Speaking of the popular 2017 online shooter-survival franchise, Reynolds states that he is fairly certain that Fortnite is “some kind of video game”. Nevertheless, the unmarried systems analyst has persisted in engaging his young family members in conversation about Fortnite, driven largely by long-harboured desires to be known as “the cool uncle”.
“I’m worried they’re starting to catch on,” admitted Reynolds, while visiting his sister and her two children. Reynolds, who has not touched his own Xbox 360 gaming console in years, recounted, “I tried telling Emily that Fortnite was a lot like Bioshock or Goldeneye, but it seemed like she was getting suspicious, so I dropped it immediately.”
“I mean, a ‘fortnight’ is like an old-timey word for two weeks of time, but that seems like a dead end,” Reynolds quietly mused. “Is it a Snapchat?

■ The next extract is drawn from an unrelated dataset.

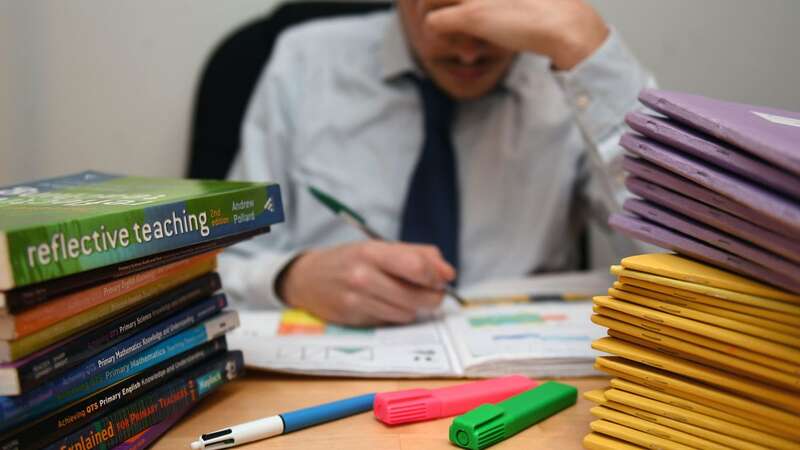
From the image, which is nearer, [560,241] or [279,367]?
[279,367]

Help me out here.”
Despite having ample time to research or even play Fortnite independently, Reynolds has failed to do so, citing his moderately demanding work schedule and sporadic dating commitments. “Maybe it’s a TV show, like on Netflix? Dammit, I only barely just figured out Minecraft,” Reynolds mused, as he watched Tyler and Emily play the game Fortnite Battle Royale, mystified. The confused uncle then psyched himself up, before returning to the family dinner table.

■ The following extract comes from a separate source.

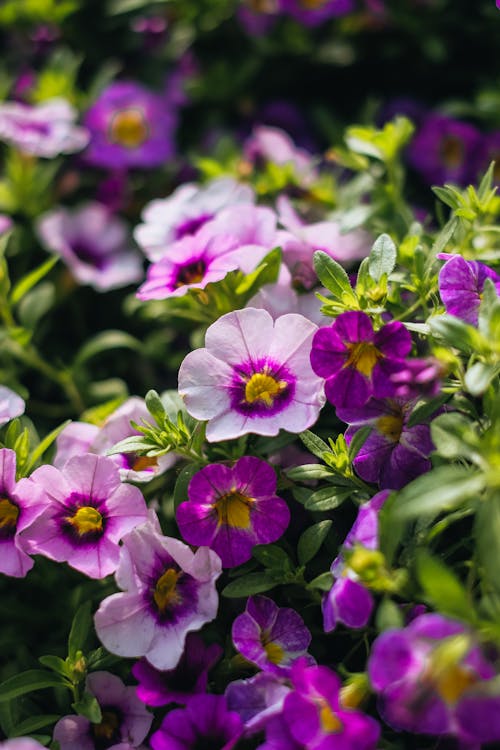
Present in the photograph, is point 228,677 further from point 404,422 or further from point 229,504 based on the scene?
point 404,422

Though Reynolds concedes that he cannot keep up this deception for much longer, he reportedly holds out hope that he can draw the information out of his niece and nephew, thus securing his “cool uncle” status for a while longer. “But what do I ask them? Do I say “you guys wanna do a Fortnite’? Is it actually a unit of time measurement? Dammit, now I’m more confused.”
“All I know is that for once Emily and Tyler almost think I’m cooler than their uncle Steve,” Reynolds confessed. “Usually he’s the cool one, just because he plays Ultimate Frisbee. Do you know what it’s like to be beat out by that?”
“I’m not going back,” Reynolds resolved, before clumsily asking if Fortnite had “boss battles”.
At press time, Reynolds determined that if he could not ultimately figure out Fortnite, he would rebrand as “the uncle who gives them beer”.